▸ Task brief
Using the data below, reproduce exactly the lines from the line with "Przepływ produktu poprzez" to the line with "Processus maintenant Lorsqu", both included; pictures must be dropped.

[[ Material provided, beginning ]]

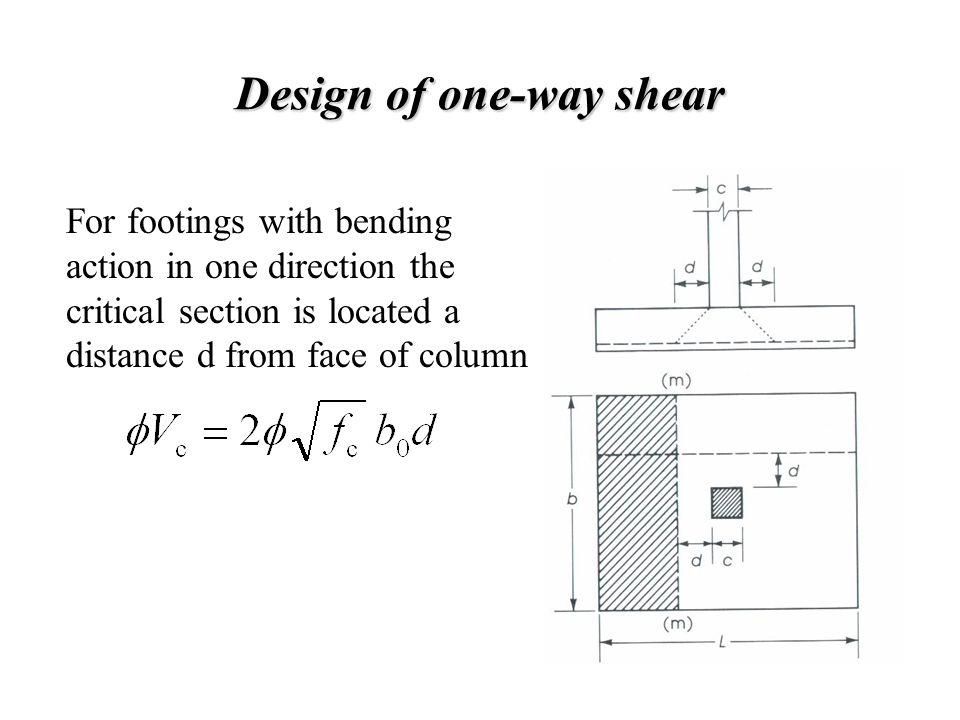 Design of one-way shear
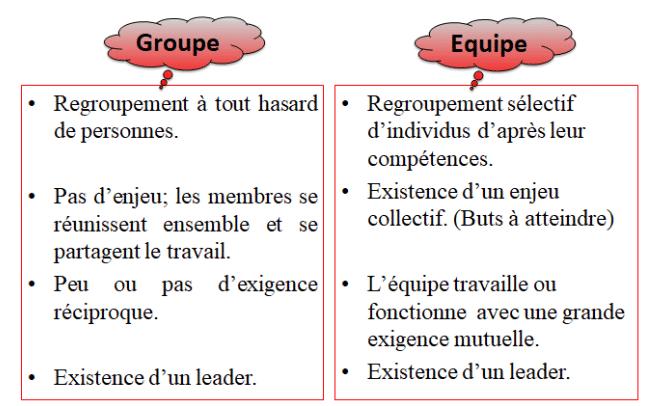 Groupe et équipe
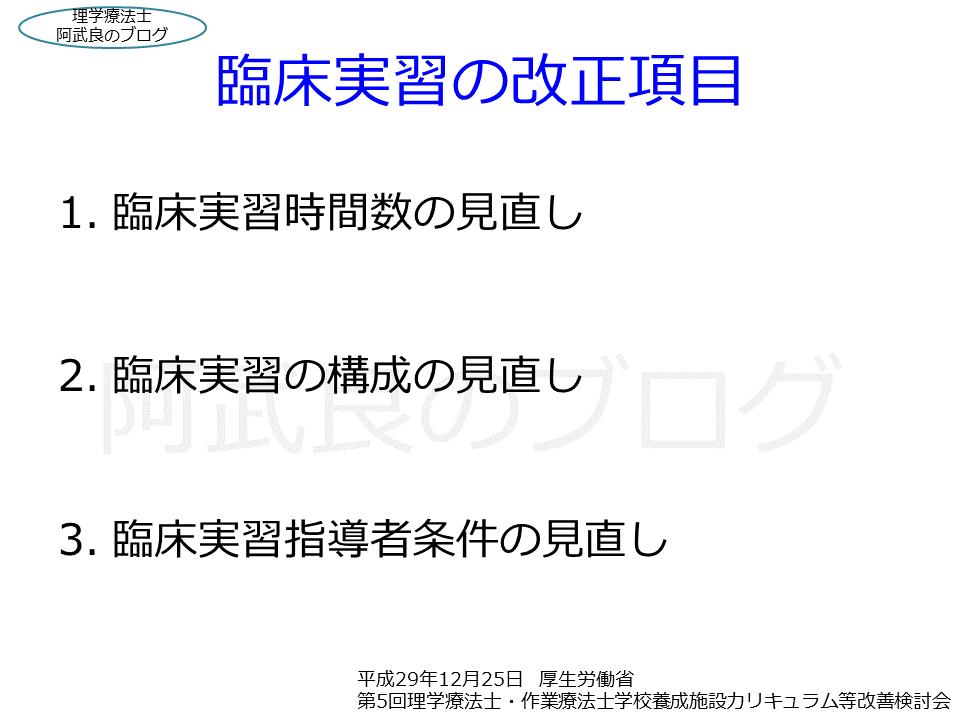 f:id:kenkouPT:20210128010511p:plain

[[ Material provided, end ]]
[[ Material provided, beginning ]]

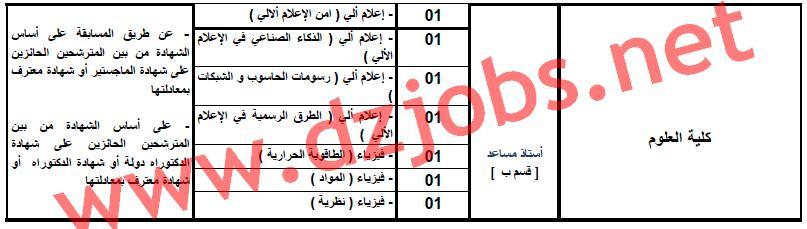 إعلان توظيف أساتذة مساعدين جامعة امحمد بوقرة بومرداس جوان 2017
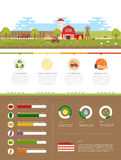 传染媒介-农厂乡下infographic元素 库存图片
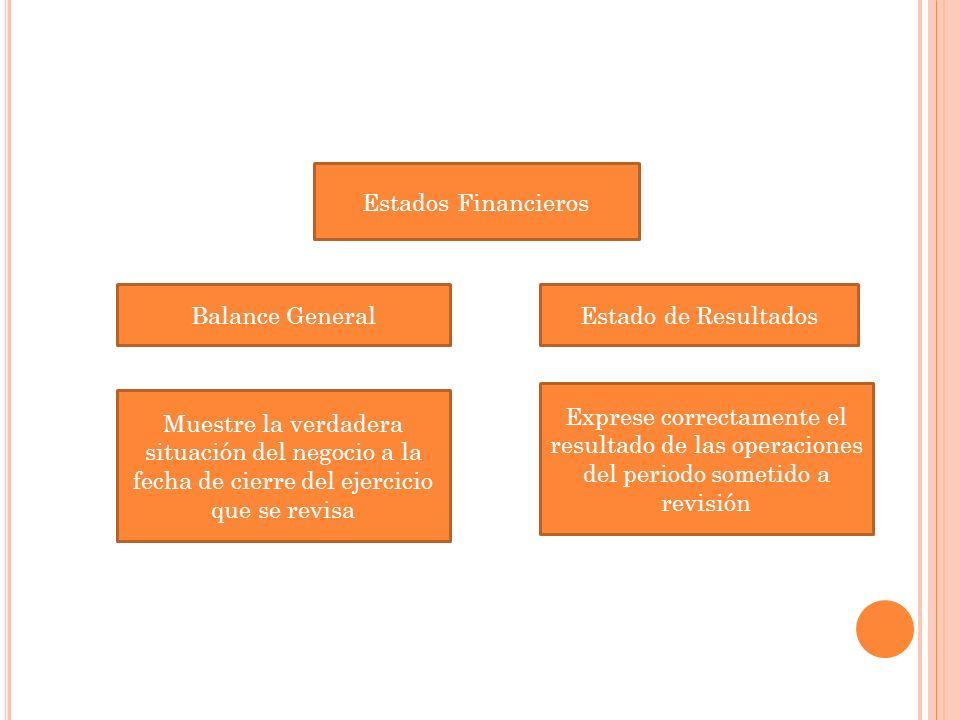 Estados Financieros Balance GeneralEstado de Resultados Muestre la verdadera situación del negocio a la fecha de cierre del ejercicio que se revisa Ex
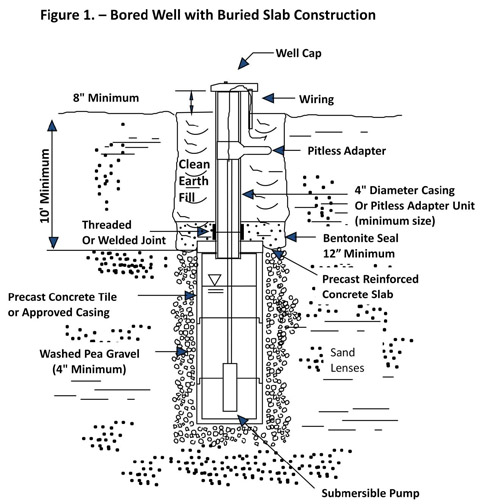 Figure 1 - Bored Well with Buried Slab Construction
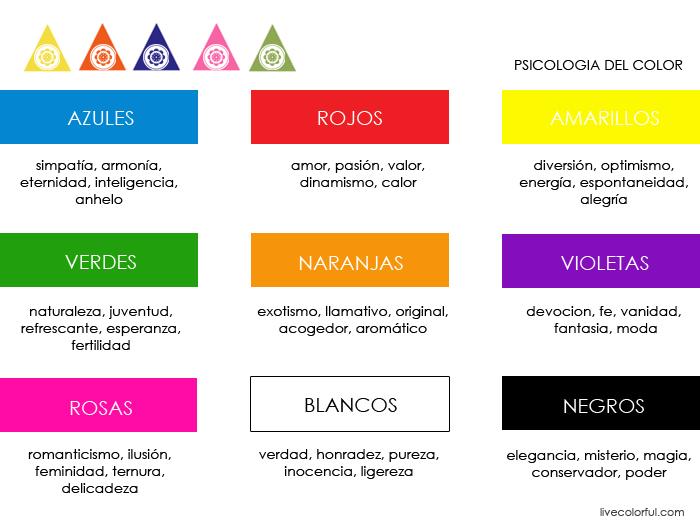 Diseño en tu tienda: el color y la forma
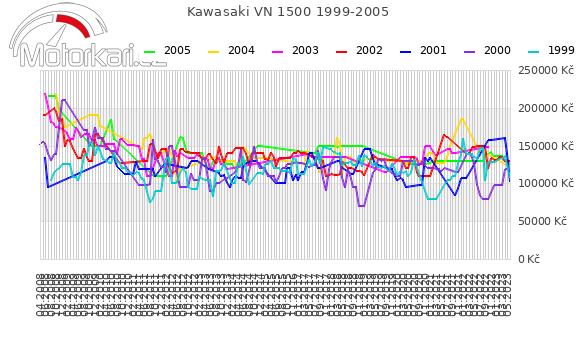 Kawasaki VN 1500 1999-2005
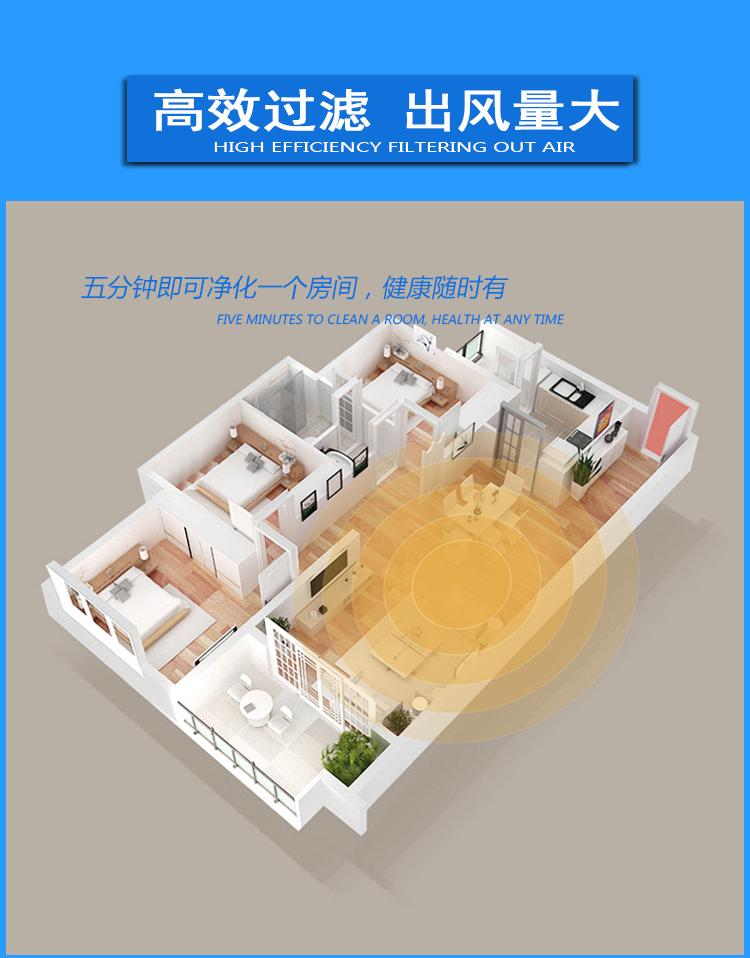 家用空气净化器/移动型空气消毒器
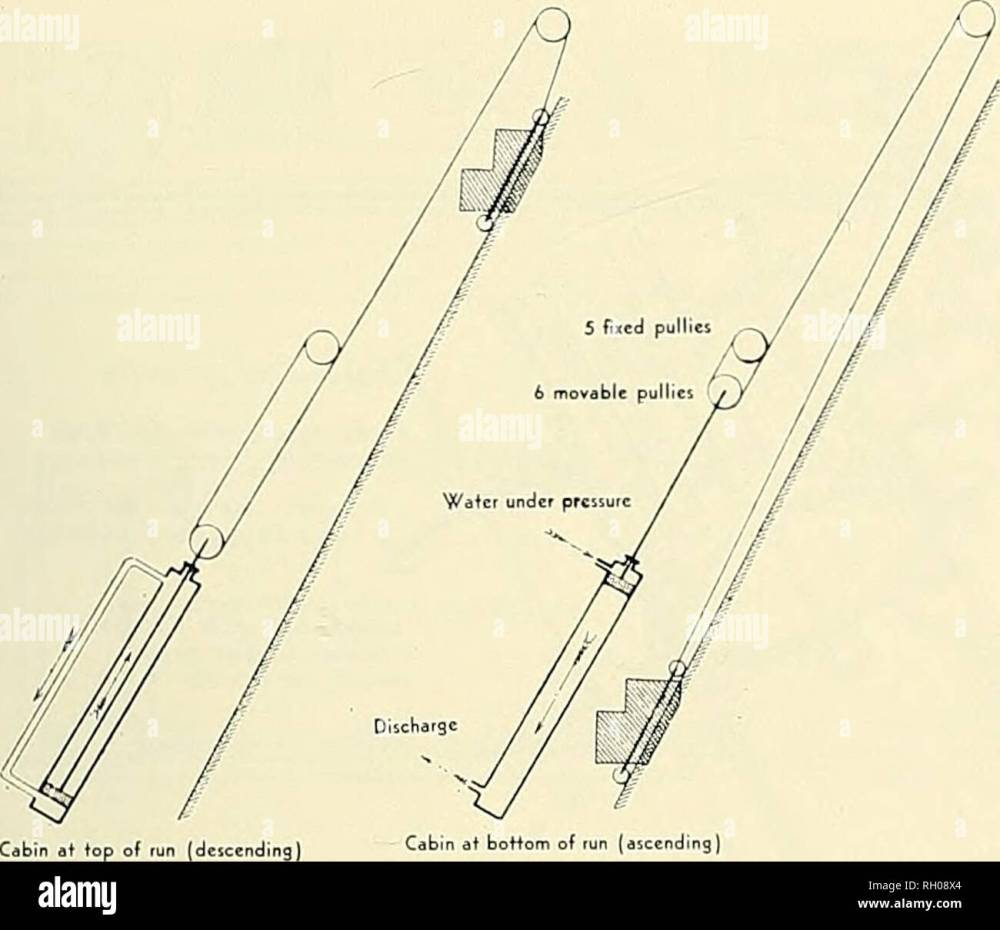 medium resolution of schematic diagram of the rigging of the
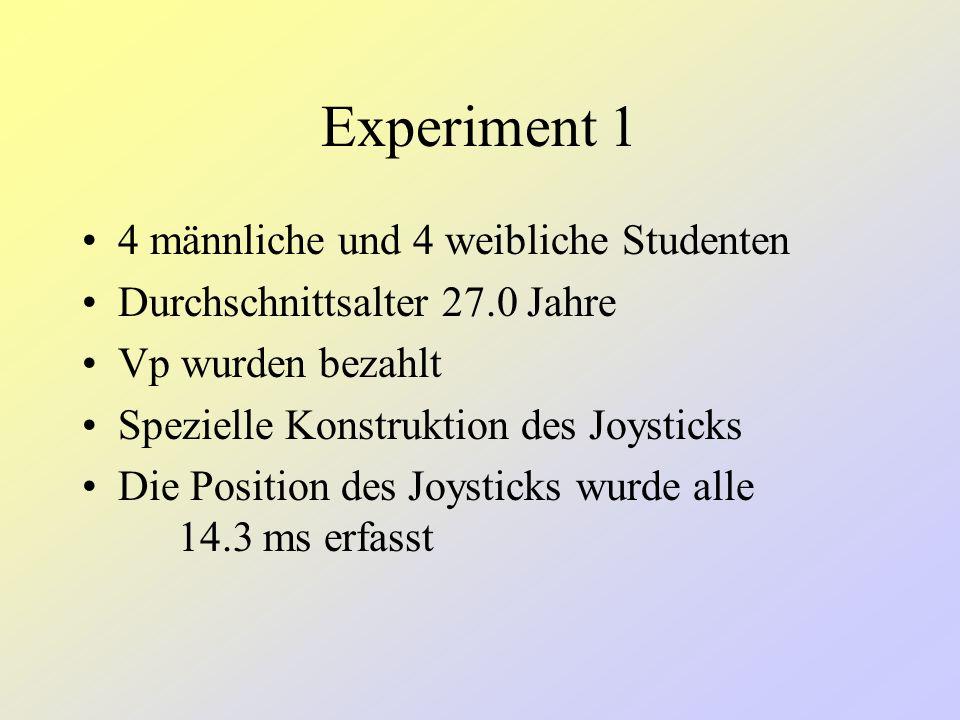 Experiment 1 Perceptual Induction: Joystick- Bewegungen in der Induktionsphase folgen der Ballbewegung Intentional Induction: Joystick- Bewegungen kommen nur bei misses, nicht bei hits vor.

[[ Material provided, end ]]
[[ Material provided, beginning ]]

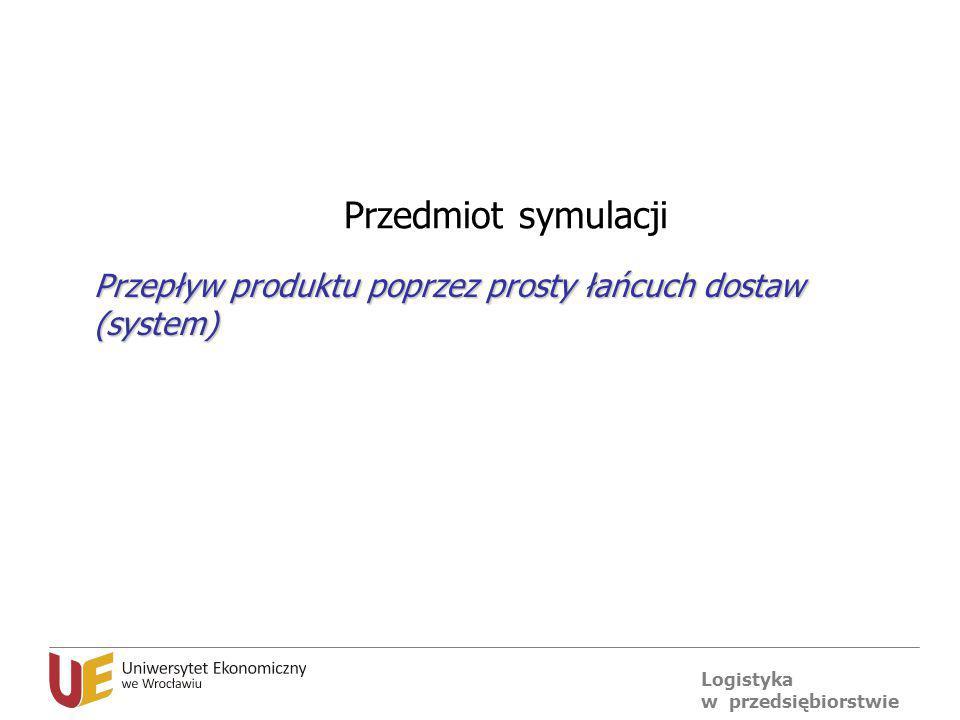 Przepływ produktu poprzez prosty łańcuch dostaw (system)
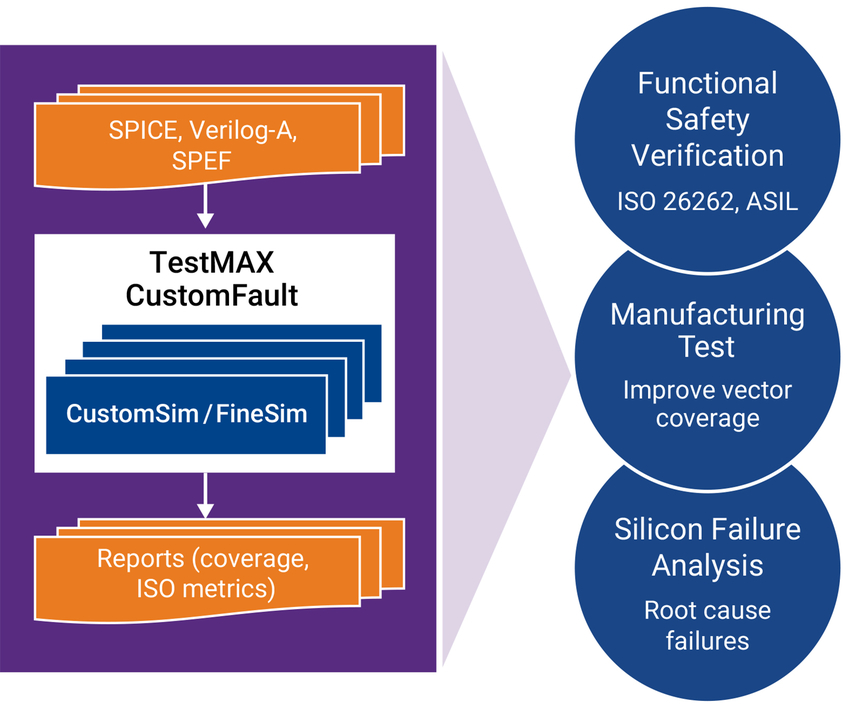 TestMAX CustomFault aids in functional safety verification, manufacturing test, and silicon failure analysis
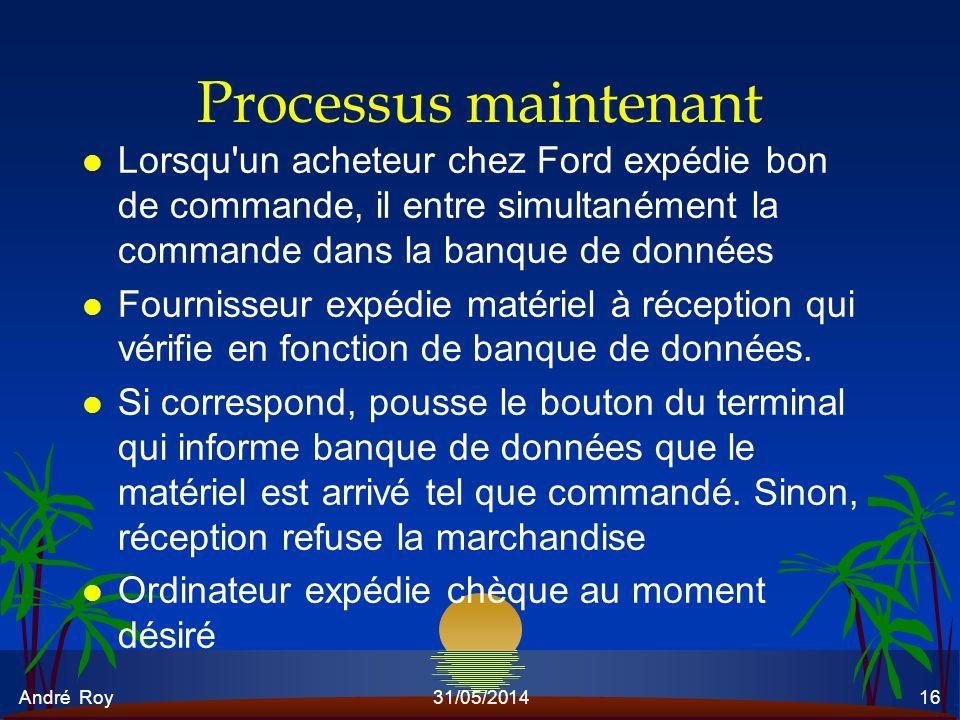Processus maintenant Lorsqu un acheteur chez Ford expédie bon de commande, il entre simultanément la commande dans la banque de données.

[[ Material provided, end ]]

▸ Response
 Przepływ produktu poprzez prosty łańcuch dostaw (system)
 TestMAX CustomFault aids in functional safety verification, manufacturing test, and silicon failure analysis
Processus maintenant Lorsqu un acheteur chez Ford expédie bon de commande, il entre simultanément la commande dans la banque de données.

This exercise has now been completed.